**Requests:**
(1) In the text on Kubernetes:
(a) What does Kubernetes use the declared CPU and memory needs of a service to find?
(b) In what two ways are configurations mapped for the application to use?
(c) What can Kubernetes do with declarative deployments if something goes wrong?
(2) How would you carry the text on Kubernetes further, continuing it from its last sentence?

**Selected extract:**
The next thing that Kubernetes introduced is around the managed lifecycle of your application - what I mean is that you are no longer in control of when your service will start up and when it will shut down. You trust the platform to do that. Kubernetes can start up your application; it can shut it down, move it around on the different nodes. For that to work, you have to properly implement the events that the platform is telling you during startup and shutdown.
Another thing that Kubernetes made popular is around deployments and having those declaratively. That means you don't have to start the service anymore; check the logs whether it has started. You don't have to upgrade instances manually - Kubernetes with declarative deployments can do that for you. Depending on the strategy you chose, it can stop old instances and start new ones. Moreover, if something goes wrong, it can do a rollback.
Another thing is around declaring your resource demands. When you create a service, you containerize it. It is a good practice to tell the platform how much CPU and memory that service will require. Kubernetes uses that knowledge to find the best node for your workloads. Before Kubernetes, we had to manually place an instance to a node based on our criteria. Now we can guide Kubernetes with our preferences, and it will make the best decision for us.
Nowadays, on Kubernetes, you can do polyglot configuration management. You don't need in your application runtime anything to do configuration lookup. Kubernetes will make sure that the configurations end up on the same node where your workload is. The configurations are mapped as a volume or environment variable ready for your application to use.
It turns out those specific capabilities I just spoke about are also related. For example, if you want to do an automatic placement, you have to tell Kubernetes the resource requirements of your service. Then you have to tell it what deployment strategy to use. For the strategy to work correctly, your application has to implement the events coming from the environment. It has to implement health checks. Once you put all of these best practices in place and use all of these capabilities, your application becomes an excellent cloud-native citizen, and it's ready for automation on Kubernetes (this represents the foundational patterns for running workloads on Kubernetes). And lastly, there are other patterns around structuring the containers in a pod, configuration management, and behavior.

**Data rows:**
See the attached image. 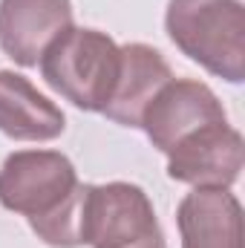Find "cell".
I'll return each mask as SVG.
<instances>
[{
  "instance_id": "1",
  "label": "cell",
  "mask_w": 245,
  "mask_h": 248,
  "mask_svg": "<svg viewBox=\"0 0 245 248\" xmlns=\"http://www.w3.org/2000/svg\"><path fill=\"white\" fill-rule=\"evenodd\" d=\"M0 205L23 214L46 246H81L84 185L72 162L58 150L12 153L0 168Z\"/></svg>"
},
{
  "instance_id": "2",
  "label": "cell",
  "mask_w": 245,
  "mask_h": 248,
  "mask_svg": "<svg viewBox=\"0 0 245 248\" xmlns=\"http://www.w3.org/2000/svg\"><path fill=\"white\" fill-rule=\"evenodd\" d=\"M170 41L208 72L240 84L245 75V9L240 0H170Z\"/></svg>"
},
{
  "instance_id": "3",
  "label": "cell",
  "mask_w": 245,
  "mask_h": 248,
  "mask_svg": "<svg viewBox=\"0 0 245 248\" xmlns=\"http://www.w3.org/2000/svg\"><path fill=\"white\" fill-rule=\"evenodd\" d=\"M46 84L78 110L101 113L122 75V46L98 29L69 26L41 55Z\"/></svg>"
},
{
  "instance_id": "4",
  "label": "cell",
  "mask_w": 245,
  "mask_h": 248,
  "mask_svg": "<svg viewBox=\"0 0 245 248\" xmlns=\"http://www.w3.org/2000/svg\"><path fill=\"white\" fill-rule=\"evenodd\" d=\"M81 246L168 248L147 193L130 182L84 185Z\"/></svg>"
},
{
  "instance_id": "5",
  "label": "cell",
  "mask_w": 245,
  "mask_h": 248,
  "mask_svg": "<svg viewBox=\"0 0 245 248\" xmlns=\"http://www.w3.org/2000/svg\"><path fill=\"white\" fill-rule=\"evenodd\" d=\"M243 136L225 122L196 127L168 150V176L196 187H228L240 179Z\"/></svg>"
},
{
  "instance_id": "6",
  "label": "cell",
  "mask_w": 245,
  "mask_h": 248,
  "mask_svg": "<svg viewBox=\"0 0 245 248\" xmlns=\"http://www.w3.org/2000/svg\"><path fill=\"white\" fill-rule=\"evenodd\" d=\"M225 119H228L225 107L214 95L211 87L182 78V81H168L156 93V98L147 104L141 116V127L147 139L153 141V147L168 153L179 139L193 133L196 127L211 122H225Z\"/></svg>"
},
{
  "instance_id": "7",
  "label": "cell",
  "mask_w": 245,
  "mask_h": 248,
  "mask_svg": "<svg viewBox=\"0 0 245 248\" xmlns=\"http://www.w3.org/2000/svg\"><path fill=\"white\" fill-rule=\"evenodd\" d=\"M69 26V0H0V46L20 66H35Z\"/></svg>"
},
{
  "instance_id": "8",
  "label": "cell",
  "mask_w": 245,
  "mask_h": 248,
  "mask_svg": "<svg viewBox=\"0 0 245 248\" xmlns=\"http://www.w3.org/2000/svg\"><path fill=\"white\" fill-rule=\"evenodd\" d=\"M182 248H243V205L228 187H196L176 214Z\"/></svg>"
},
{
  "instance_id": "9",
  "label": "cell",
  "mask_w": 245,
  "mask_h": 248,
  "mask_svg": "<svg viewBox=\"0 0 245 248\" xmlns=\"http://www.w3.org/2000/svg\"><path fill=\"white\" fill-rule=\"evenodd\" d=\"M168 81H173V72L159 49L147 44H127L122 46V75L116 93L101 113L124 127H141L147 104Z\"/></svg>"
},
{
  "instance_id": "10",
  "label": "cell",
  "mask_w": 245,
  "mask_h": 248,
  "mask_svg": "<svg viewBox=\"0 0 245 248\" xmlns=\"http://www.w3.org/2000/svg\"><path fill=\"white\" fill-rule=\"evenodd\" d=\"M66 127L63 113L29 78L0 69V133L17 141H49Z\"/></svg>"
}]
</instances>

---

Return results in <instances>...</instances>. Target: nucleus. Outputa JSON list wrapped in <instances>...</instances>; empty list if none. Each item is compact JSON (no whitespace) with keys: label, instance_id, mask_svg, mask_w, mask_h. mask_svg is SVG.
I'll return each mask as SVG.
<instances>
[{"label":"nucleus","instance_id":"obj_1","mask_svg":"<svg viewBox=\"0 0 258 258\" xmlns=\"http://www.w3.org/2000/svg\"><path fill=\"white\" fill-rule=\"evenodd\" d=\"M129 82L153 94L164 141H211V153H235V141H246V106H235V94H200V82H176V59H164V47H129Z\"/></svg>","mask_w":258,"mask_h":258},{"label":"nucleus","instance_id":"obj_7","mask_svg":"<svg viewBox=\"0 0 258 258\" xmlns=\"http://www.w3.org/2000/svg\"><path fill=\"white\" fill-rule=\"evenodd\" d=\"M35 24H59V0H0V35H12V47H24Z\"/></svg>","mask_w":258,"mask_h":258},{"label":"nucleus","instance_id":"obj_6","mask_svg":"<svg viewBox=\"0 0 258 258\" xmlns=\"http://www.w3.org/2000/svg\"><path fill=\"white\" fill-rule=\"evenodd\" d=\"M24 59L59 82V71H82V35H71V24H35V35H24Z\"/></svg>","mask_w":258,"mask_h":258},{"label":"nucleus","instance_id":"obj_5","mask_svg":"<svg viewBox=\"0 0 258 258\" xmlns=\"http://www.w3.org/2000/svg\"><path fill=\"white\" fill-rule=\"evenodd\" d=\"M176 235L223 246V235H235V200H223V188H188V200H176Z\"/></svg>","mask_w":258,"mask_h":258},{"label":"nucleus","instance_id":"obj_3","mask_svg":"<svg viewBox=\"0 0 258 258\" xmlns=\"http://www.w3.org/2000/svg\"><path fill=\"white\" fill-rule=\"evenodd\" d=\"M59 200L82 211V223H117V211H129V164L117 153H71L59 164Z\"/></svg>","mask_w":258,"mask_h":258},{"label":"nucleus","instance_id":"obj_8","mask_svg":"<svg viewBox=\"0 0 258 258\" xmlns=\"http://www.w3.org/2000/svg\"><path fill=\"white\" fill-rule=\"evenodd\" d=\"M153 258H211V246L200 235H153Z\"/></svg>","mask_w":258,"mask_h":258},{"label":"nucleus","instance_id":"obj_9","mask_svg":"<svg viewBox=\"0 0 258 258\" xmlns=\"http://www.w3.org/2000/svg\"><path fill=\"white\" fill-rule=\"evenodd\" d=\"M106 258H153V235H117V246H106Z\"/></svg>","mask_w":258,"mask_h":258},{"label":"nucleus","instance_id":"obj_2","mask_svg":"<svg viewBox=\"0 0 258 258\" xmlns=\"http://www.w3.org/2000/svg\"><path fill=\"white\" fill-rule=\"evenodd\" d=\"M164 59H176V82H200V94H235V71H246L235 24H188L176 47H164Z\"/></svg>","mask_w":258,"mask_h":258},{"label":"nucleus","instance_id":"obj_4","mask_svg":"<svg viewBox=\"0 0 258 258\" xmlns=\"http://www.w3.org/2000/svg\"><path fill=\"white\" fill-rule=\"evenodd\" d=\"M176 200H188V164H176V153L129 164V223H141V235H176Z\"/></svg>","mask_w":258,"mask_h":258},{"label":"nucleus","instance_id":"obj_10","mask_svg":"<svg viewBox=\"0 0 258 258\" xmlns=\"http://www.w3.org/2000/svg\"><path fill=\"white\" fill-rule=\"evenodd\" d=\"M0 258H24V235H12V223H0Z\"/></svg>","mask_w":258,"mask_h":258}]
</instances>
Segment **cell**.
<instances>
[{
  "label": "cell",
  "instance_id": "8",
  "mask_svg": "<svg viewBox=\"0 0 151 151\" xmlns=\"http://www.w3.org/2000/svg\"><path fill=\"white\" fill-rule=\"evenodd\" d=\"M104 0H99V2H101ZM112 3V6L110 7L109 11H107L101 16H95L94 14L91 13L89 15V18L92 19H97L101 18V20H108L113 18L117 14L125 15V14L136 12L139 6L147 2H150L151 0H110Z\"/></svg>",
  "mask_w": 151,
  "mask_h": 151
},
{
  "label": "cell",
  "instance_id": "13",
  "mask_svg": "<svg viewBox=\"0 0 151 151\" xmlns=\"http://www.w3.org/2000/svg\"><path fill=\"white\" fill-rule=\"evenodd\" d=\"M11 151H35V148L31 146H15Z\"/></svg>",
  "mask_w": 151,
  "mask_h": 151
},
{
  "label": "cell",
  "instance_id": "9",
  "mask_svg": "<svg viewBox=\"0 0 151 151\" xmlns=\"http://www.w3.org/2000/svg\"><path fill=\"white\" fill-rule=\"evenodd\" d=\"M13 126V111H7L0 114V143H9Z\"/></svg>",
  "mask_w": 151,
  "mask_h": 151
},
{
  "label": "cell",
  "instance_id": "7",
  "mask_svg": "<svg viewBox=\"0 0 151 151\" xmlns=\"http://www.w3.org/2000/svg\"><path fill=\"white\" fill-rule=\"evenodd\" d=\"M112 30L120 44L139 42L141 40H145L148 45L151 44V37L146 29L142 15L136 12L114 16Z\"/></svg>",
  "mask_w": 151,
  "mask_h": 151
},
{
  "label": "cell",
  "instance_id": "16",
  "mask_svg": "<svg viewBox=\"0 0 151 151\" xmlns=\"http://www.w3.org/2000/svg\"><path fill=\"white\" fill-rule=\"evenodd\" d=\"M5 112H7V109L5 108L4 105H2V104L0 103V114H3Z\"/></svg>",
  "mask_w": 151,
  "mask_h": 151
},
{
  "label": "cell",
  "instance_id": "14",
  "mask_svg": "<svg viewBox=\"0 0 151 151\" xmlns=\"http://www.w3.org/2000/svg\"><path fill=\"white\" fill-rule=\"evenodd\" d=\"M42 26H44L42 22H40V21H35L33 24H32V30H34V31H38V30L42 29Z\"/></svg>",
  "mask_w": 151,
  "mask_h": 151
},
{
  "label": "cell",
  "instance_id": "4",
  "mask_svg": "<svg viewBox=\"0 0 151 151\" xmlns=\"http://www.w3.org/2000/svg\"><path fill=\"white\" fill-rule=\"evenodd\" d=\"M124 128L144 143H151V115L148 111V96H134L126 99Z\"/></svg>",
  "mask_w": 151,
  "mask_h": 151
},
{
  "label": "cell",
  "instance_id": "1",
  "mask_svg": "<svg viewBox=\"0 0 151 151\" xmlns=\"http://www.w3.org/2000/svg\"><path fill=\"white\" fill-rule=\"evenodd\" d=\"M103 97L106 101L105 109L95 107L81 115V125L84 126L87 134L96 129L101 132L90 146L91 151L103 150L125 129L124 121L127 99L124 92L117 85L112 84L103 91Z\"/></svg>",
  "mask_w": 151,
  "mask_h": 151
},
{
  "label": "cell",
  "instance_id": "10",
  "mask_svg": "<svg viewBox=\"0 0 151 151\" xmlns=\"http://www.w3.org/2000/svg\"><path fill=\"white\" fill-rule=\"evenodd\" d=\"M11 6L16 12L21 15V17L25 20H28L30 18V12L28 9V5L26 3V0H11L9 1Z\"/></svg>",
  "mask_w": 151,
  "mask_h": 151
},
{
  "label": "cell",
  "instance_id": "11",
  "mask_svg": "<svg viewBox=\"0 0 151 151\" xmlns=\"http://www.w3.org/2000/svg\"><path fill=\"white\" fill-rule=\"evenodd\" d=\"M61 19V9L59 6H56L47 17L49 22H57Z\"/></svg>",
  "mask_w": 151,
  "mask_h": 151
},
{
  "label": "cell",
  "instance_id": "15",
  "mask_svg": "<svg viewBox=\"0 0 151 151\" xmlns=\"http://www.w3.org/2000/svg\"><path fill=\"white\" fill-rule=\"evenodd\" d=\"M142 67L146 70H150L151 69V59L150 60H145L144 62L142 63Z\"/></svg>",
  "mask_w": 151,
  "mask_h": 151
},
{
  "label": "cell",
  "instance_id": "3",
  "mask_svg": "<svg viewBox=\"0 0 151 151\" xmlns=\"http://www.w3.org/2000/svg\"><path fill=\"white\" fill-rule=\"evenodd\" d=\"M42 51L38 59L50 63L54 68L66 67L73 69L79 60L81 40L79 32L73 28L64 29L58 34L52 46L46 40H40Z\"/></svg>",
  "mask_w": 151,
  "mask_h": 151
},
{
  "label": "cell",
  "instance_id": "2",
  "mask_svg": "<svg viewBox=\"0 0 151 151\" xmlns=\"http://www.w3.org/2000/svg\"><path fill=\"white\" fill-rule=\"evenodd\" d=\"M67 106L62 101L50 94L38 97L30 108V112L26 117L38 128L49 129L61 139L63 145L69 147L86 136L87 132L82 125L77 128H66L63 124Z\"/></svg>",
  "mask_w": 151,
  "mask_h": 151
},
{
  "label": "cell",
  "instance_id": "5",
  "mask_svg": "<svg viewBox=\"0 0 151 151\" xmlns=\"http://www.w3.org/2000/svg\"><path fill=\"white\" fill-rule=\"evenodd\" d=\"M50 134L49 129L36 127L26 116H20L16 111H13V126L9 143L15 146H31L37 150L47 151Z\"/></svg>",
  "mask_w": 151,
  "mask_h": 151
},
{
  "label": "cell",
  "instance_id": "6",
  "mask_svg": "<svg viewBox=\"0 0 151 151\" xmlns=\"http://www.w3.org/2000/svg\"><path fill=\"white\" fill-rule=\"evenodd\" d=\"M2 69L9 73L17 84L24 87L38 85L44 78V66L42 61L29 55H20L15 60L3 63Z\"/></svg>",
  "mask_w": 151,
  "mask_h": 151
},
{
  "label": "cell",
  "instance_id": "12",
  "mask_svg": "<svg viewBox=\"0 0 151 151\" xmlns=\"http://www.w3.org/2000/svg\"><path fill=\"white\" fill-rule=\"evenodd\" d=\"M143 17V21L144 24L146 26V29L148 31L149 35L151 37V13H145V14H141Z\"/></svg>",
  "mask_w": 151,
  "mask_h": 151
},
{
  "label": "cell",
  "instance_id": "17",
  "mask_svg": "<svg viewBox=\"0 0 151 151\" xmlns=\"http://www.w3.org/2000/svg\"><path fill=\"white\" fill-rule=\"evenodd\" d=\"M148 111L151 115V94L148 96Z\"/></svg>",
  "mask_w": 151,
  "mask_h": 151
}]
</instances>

**Solved problems:**
(1)
(a) The best node for your workloads.
(b) As a volume or as an environment variable.
(c) It can do a rollback.

(2)
The next topic I want to cover briefly is around workloads. From the lifecycle point of view, we want to be able to run different workloads. We can do that on Kubernetes, too. Running Twelve-Factor Apps and stateless microservices is pretty straightforward. Kubernetes can do that. That's not the only workload you will have. Probably you will also have stateful workloads, and you can do that on Kubernetes using a stateful set.
Another workload you may have is a singleton. Maybe you want an instance of an app to be the only one instance of your app throughout the whole cluster - you want it to be a reliable singleton. When it fails, it should be started again. Hence, you can choose between stateful sets and replica sets depending on your needs and whether you want the singleton to have at least one or at most one semantic. Another workload you may have is around jobs and cron jobs - with Kubernetes, you can do those as well.
If we map all of these Kubernetes features to our needs, Kubernetes satisfies the life cycle needs. The list of requirements I usually create is primarily driven by what Kubernetes provides us today. These are expected capabilities from any platform, and what Kubernetes can do for your deployment is configuration management, resource isolation, and failure isolation. Furthermore, it supports different workloads except serverless on its own.
Then, if that's all Kubernetes gives for developers, how do we extend Kubernetes? And how can we make it give us more features? Therefore, I want to describe the two common ways that are used today.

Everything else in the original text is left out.